こうしてみてもらうと分かるように、映画そのものは60分前後でキレイにまとめられて見やすくなっている上、さらに年齢層が子供をターゲットにしているという点もあるので鑑賞料金は通常の映画よりも安いという利点があります。これには親御さんとしても助かるでしょうし、小学校高学年くらいの子供であれば友達と一緒にお小遣いの範囲で行けるというレベルだった。通常の映画よりもいくらかハンデを負っていますが、鑑賞者の年齢層が必然と低年齢層に集中するとしたら、これだけの興行収入を記録出来るだけでも凄いことだ。

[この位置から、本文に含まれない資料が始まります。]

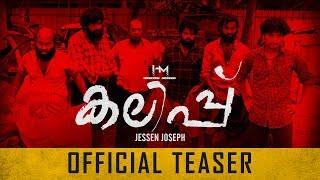 Kalippu Trailer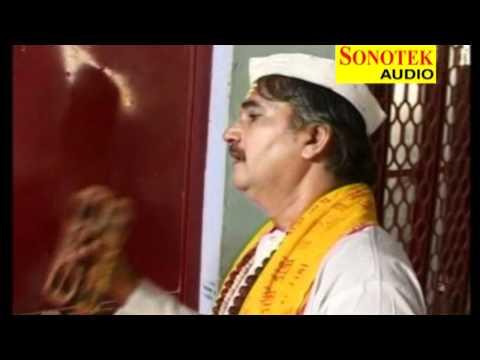 Narsi Ka Bhat 1 Karmpal Sharma, Manju Sharma  Hariyanvi Ragni Kissa video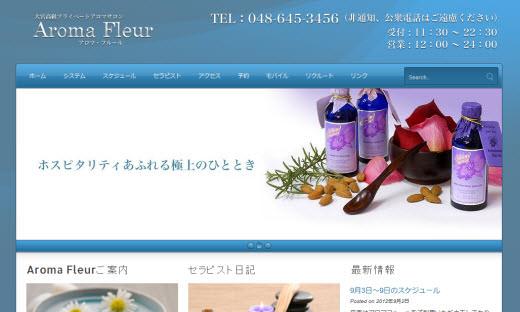 Aroma Fleur(アロマフルール)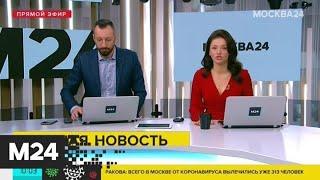 Еще 43 пациента вылечились от коронавируса в Москве - Москва 24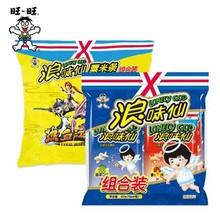 【6包装】旺旺多口味浪味仙钜惠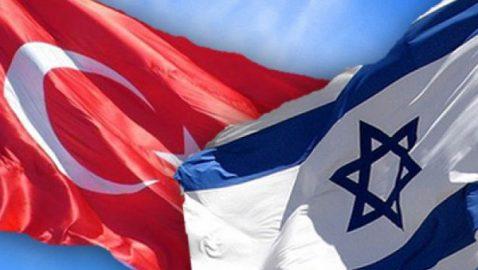 Έκλεισε η συμφωνία Τουρκίας-Ισραήλ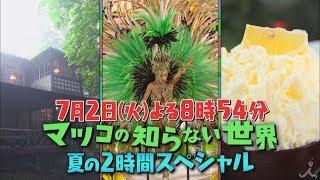 YouTube動画:『マツコの知らない世界』7/2(火) 夏の2時間SP☆軽井沢&サンバ&かき氷!!【TBS】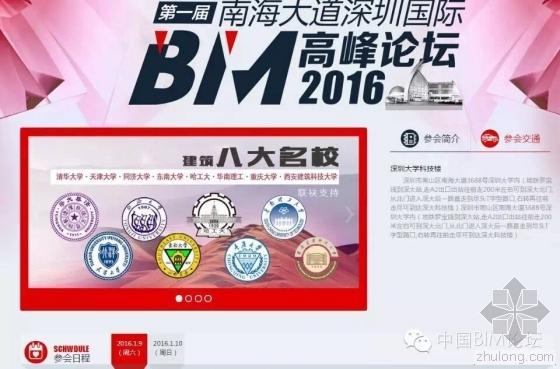八大建筑名校联袂支持 BIM顶级峰会召开在即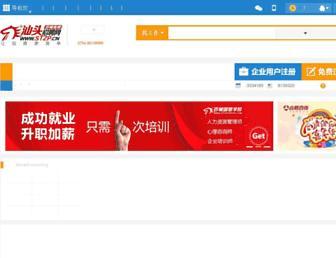 Main page screenshot of stzp.cn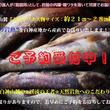 津軽白神山麓【天然イワナ】特別サイズ(大)3尾冷凍セット:先行予約開始(期間限定販売)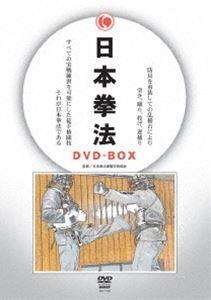 [送料無料] 日本拳法 DVD-BOX [DVD]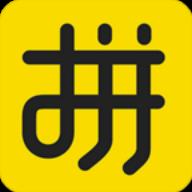 拼淘秒杀优惠券app下载_拼淘秒杀优惠券app最新版免费下载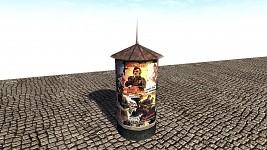 poster_box (reskinned)
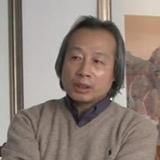 牛克诚:中国工笔画学会副会长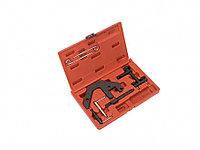 МАСТАК Набор фиксаторов для установки и проверки фаз ГРМ BMW M47/M57 МАСТАК 103-22107C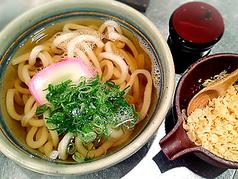 料理メニュー写真かけうどん(細・太)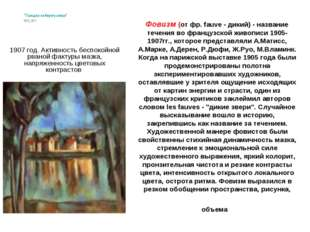 Фовизм (от фр. fauve - дикий) - название течения во французской живописи 1905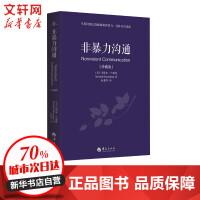 非暴力沟通(珍藏版) 华夏出版社出版社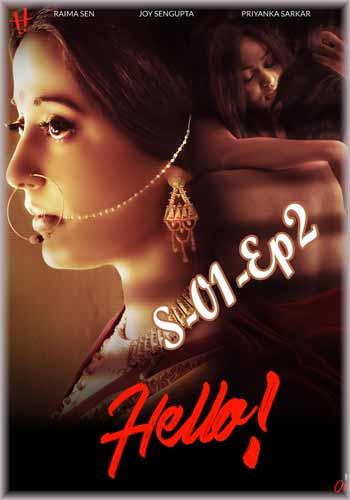 Hello-Bengali Webseries- S01-E02-HDRip 720p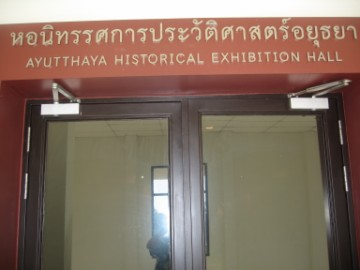 Entry to the exhibition hall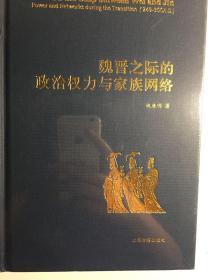 魏晋之际的政治权力与家族网络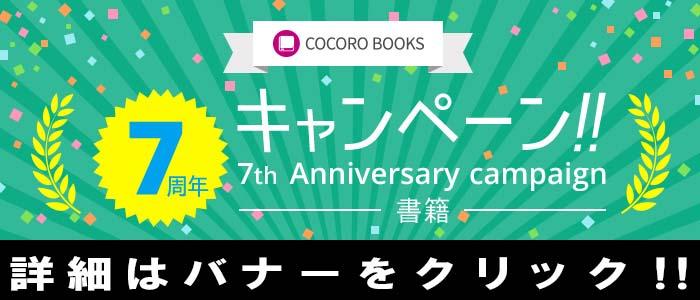 7周年 書籍キャンペーン
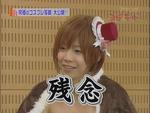 090121-kusano-16.jpg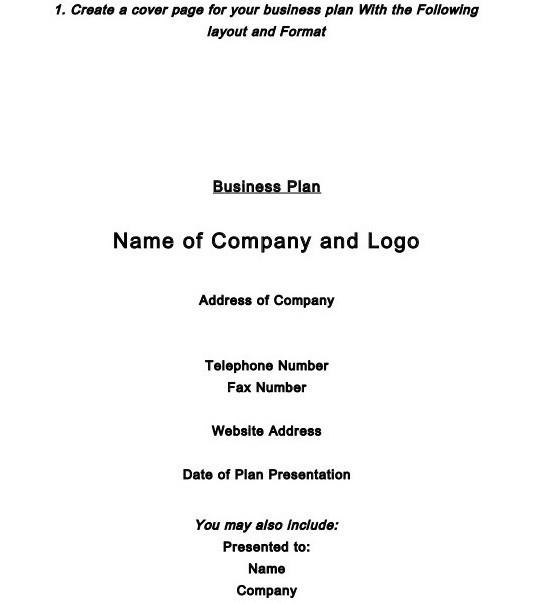 оформление титульного листа бизнес плана образец - фото 10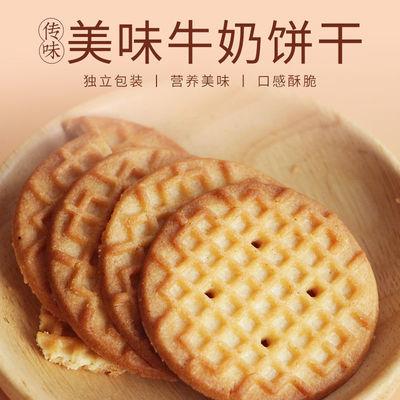 57746/传味原味牛奶饼干早餐代餐散装小包装下午茶多口味牛乳休闲小零食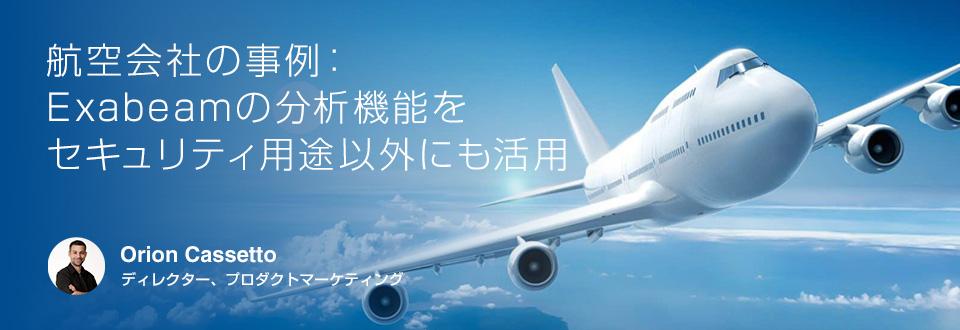 航空会社の事例:Exabeamの分析機能を セキュリティ用途以外にも活用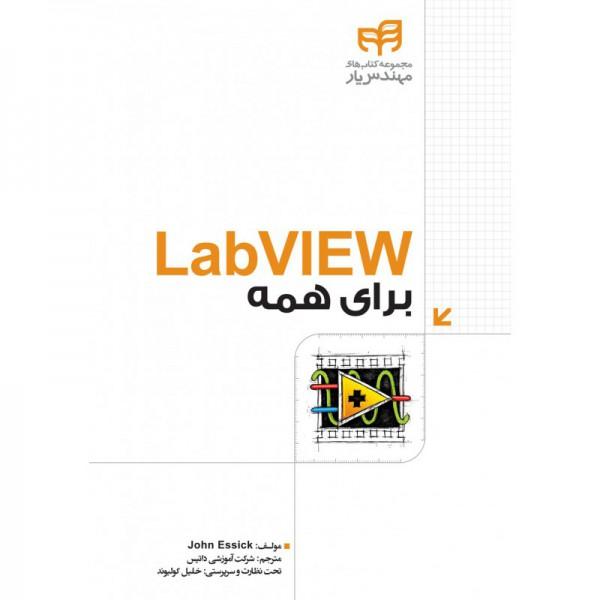کتاب LabVIEW برای همه - دانشجو کیت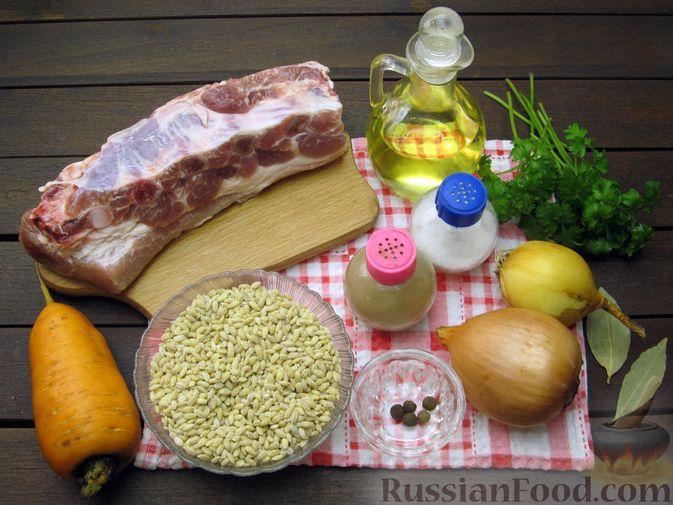 Фото приготовления рецепта: Свиная грудинка, запечённая с перловой крупой - шаг №1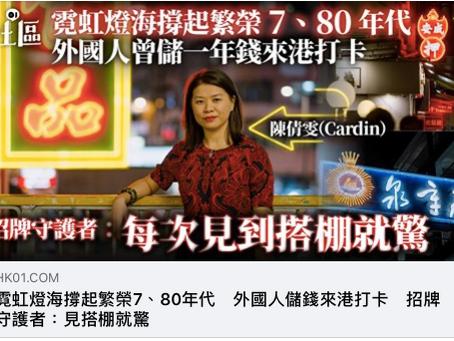 媒體報導 - 隱形香港 Media Coverage - HK01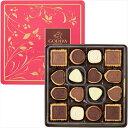 ホワイトデー チョコレート 2020 ゴディバ (GODIVA) プレステージ ビスキュイコレクション 46枚入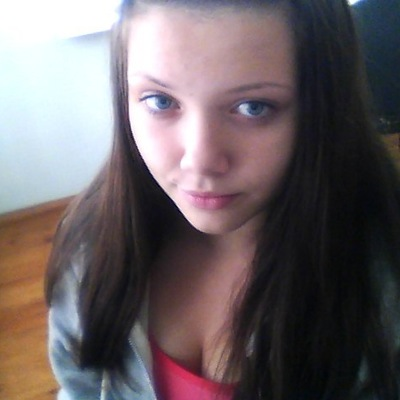 Александра Викторова, 12 декабря , Челябинск, id51946141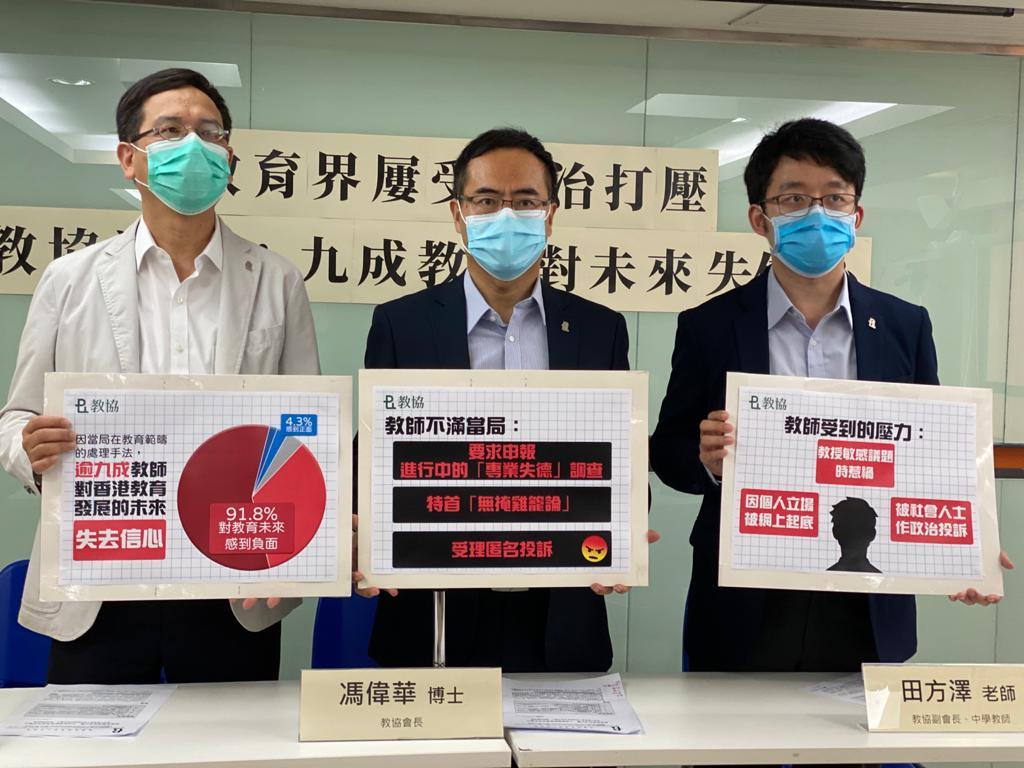 6月16日,教協公佈「當前社會環境下教師面對的政治壓力」問卷調查結果。(霄龍/大紀元)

子供が少なくなっていると言われる時代、戦隊ヒーローとしての価値が根強く浸透していることを改めて知る結果といえます。

メディア作品としても

現実的な問題に触れればここから制作費などを加味すれば、映画だけでカバーできるとは言えません。そこは様々なグッズ展開をして補填することもありますが、またはDVDなどへ作品をリリースすることにより、さらに売り上げ的な面を伸ばしていこうという線も手段の内だ。現に多くのアニメ映画が公開されている中で、興行収入に加えてさらに円盤の売上を伴えば黒字へと完全に切り替わります。グッズなどの売上も含めればそんな心配は必要ないのかもしれませんが、切実な内情を吐露するならテレビの世界で全く売れていないと言った窮状の番組などと比べれば一目瞭然の違いがそこにあります。

今作の人気として

そう見ればこちらの作品はこれまでのシリーズの中でも中々高い人気を得たということを意味しているのでしょう。ゴーバスターズの内容こそそれまでの戦隊ヒーローの固定観念を打ち破るかのように、斬新な設定を持ちだして制作されているので、内容に対しては賛否両論が中心といえるでしょう。鑑賞料金が安い、60分前後というとても見やすく簡潔にまとめられた映画の内容は高く評価されるケースもあるので、見てみないと進化は分かりません。

もしかしたら中には映画を見て面白さを実感できたと言うケースもあるかもしれません。